Your potential customers are probably checking many places to learn about potential suppliers, so the chances they will learn about you when they are doing their research is greatly enhanced. This is great from a tradaitional marketing perspective.
From an SEO perspective, those online interactions will result in brand mentions and links from highly authoritative sites and authors. That’s as good as it gets!
Broadcast Media In A Multi-Brand Enterprise
Company B is a large enterprise with more than 10 brands with a B2C focus. The executive team has a traditional marketing background, so the social media team is put into the corporate marketing department. They put together a team which includes an outside agency and in-house resources as well.

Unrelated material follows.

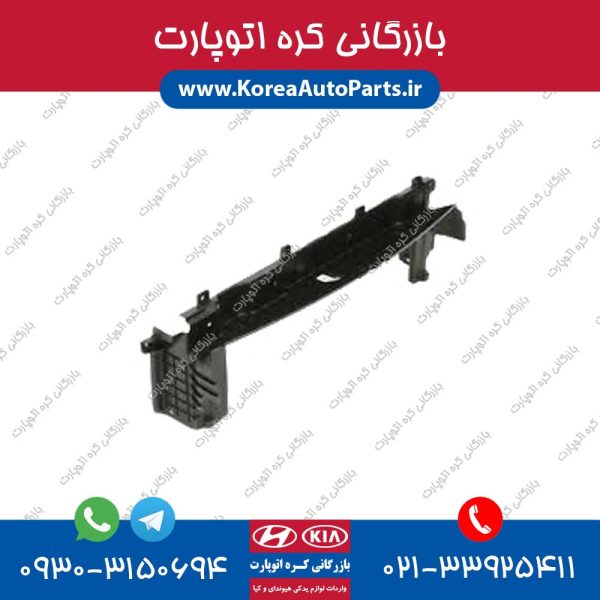 بادگیر رادیاتور i40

The execution is great. The content they create is closely tied to the overall theme of the brand and large audiences are built. Their is heavy interaction, and there is a lot of value to the brand overall. The model is designed to operate like TV and print, but with the added bonus of interaction, which is truly a great thing.

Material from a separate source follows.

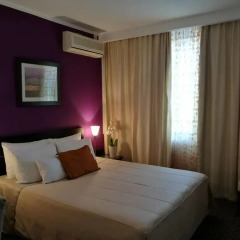 Hotel Sumadija комната для гостей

The problem is that brand managers for several of the product lines want to participate. They have their own niche target audiences, each of which has their own unique needs.
However, the corporate marketing department feels like it is serving a larger goal. From time to time, they will put out updates/tweets specific to each brand, but those communications are lost on the larger stream of communications for the overall brand. No consistency is possible for each individual brand, and they can’t build their own audiences.
The Result: The needs of the larger brand were served, but not of the individual brands, who get little direct benefit.
A Better Approach: Having the corporate marketing department have a social media group is a great idea. That is not at all a problem, but, it also makes sense to let the larger brands in the company portfolio have their own social media efforts that piggyback on the coporate efforts. This may be their own Google+/Facebook/Twitter accounts. They should coordinate with the corporate social media team, and can still get leverage from them. This will allow them to build audience specific to the individual brands.
From an SEO perspective, this lets the individual brands build social media accounts focused in their specific audiences and needs. This can now drive links, mentions, shares, and tweets that focus specifically on that brand.
Last but not least, don’t forget the role of measuring results. You can’t improve what you don’t measure. Devise strategies for measuring the results you get.
This is a complex topic all by itself, and beyond the scope of this article, but there are many different tools for measurement. For example, our agency has an account with bit.ly that provides some great data:
This data is a great way to see what content is working for you, and what is not. There are many other great tools as well. Google Analytics lists a large number of quality tools on this page. Google Analytics has also added reports that seek to capture the value of social media as well.
The key thing is to make sure that measurement is a key part of your overall strategy.
These are both scenarios where enterprise organizations silo their social media. In the checkbox scenario, little direction is given and the work focuses on activity. In the broadcast media scenario, the focus is too narrow and a lot of the potential benefit is ignored.
The most important thing you can do is to step back and get an understanding of what the potential benefits could be for your business. Then, armed with that knowledge, decide which areas you want to focus on. Only then can you decide where it should sit in the organization, who should own the process, and what the priorities are for your social media efforts.